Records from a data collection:
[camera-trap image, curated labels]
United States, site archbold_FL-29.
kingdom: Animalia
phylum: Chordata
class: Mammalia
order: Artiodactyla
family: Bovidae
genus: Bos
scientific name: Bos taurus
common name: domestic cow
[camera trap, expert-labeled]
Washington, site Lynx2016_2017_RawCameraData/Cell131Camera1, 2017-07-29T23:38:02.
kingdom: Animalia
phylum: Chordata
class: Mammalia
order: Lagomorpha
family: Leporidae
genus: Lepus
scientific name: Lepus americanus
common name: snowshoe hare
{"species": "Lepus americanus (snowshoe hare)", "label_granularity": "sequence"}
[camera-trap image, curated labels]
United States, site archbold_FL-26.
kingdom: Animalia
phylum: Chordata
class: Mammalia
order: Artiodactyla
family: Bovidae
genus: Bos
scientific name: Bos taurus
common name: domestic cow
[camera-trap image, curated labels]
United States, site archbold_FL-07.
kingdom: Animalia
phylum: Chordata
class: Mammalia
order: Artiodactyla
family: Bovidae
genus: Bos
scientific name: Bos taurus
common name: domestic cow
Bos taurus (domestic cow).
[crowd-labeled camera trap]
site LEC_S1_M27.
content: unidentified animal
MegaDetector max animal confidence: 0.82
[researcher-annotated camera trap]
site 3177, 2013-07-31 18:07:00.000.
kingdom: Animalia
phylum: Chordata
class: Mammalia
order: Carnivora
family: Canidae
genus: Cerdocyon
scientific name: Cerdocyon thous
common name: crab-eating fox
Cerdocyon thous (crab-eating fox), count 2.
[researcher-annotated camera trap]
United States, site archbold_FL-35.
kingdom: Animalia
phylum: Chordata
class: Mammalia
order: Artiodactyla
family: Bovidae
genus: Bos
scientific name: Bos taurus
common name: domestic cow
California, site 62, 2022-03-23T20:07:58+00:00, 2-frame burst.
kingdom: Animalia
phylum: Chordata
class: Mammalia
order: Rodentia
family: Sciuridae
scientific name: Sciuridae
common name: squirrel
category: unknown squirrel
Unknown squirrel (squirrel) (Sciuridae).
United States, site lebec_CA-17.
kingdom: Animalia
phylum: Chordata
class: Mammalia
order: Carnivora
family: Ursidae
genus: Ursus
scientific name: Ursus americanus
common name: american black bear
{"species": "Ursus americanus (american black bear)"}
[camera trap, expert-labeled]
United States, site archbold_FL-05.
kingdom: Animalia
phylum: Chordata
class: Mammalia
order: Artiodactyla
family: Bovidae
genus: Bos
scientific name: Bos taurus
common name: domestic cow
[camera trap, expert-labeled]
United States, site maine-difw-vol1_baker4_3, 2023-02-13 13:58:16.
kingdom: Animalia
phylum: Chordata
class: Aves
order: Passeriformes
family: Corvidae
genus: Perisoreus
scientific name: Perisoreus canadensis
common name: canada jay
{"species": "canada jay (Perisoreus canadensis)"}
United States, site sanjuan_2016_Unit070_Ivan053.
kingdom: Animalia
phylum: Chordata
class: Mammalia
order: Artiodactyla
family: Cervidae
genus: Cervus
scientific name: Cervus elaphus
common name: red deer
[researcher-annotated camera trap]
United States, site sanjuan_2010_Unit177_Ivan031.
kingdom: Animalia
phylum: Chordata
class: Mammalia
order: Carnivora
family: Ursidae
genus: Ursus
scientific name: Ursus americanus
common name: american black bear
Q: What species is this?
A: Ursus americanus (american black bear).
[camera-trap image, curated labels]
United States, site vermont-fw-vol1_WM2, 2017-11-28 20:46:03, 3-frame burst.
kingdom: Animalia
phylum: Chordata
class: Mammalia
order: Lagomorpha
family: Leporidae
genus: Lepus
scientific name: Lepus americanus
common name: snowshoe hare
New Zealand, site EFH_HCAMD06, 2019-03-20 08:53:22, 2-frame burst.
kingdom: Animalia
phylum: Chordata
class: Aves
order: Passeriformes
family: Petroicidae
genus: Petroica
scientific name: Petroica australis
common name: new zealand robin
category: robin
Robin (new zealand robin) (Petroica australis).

Requirement. A verbatim copy of all the records is required. Write it out in full.

Exercise answer.
[camera-trap image, curated labels]
United States, site archbold_FL-29.
kingdom: Animalia
phylum: Chordata
class: Mammalia
order: Artiodactyla
family: Bovidae
genus: Bos
scientific name: Bos taurus
common name: domestic cow
[camera trap, expert-labeled]
Washington, site Lynx2016_2017_RawCameraData/Cell131Camera1, 2017-07-29T23:38:02.
kingdom: Animalia
phylum: Chordata
class: Mammalia
order: Lagomorpha
family: Leporidae
genus: Lepus
scientific name: Lepus americanus
common name: snowshoe hare
{"species": "Lepus americanus (snowshoe hare)", "label_granularity": "sequence"}
[camera-trap image, curated labels]
United States, site archbold_FL-26.
kingdom: Animalia
phylum: Chordata
class: Mammalia
order: Artiodactyla
family: Bovidae
genus: Bos
scientific name: Bos taurus
common name: domestic cow
[camera-trap image, curated labels]
United States, site archbold_FL-07.
kingdom: Animalia
phylum: Chordata
class: Mammalia
order: Artiodactyla
family: Bovidae
genus: Bos
scientific name: Bos taurus
common name: domestic cow
Bos taurus (domestic cow).
[crowd-labeled camera trap]
site LEC_S1_M27.
content: unidentified animal
MegaDetector max animal confidence: 0.82
[researcher-annotated camera trap]
site 3177, 2013-07-31 18:07:00.000.
kingdom: Animalia
phylum: Chordata
class: Mammalia
order: Carnivora
family: Canidae
genus: Cerdocyon
scientific name: Cerdocyon thous
common name: crab-eating fox
Cerdocyon thous (crab-eating fox), count 2.
[researcher-annotated camera trap]
United States, site archbold_FL-35.
kingdom: Animalia
phylum: Chordata
class: Mammalia
order: Artiodactyla
family: Bovidae
genus: Bos
scientific name: Bos taurus
common name: domestic cow
California, site 62, 2022-03-23T20:07:58+00:00, 2-frame burst.
kingdom: Animalia
phylum: Chordata
class: Mammalia
order: Rodentia
family: Sciuridae
scientific name: Sciuridae
common name: squirrel
category: unknown squirrel
Unknown squirrel (squirrel) (Sciuridae).
United States, site lebec_CA-17.
kingdom: Animalia
phylum: Chordata
class: Mammalia
order: Carnivora
family: Ursidae
genus: Ursus
scientific name: Ursus americanus
common name: american black bear
{"species": "Ursus americanus (american black bear)"}
[camera trap, expert-labeled]
United States, site archbold_FL-05.
kingdom: Animalia
phylum: Chordata
class: Mammalia
order: Artiodactyla
family: Bovidae
genus: Bos
scientific name: Bos taurus
common name: domestic cow
[camera trap, expert-labeled]
United States, site maine-difw-vol1_baker4_3, 2023-02-13 13:58:16.
kingdom: Animalia
phylum: Chordata
class: Aves
order: Passeriformes
family: Corvidae
genus: Perisoreus
scientific name: Perisoreus canadensis
common name: canada jay
{"species": "canada jay (Perisoreus canadensis)"}
United States, site sanjuan_2016_Unit070_Ivan053.
kingdom: Animalia
phylum: Chordata
class: Mammalia
order: Artiodactyla
family: Cervidae
genus: Cervus
scientific name: Cervus elaphus
common name: red deer
[researcher-annotated camera trap]
United States, site sanjuan_2010_Unit177_Ivan031.
kingdom: Animalia
phylum: Chordata
class: Mammalia
order: Carnivora
family: Ursidae
genus: Ursus
scientific name: Ursus americanus
common name: american black bear
Q: What species is this?
A: Ursus americanus (american black bear).
[camera-trap image, curated labels]
United States, site vermont-fw-vol1_WM2, 2017-11-28 20:46:03, 3-frame burst.
kingdom: Animalia
phylum: Chordata
class: Mammalia
order: Lagomorpha
family: Leporidae
genus: Lepus
scientific name: Lepus americanus
common name: snowshoe hare
New Zealand, site EFH_HCAMD06, 2019-03-20 08:53:22, 2-frame burst.
kingdom: Animalia
phylum: Chordata
class: Aves
order: Passeriformes
family: Petroicidae
genus: Petroica
scientific name: Petroica australis
common name: new zealand robin
category: robin
Robin (new zealand robin) (Petroica australis).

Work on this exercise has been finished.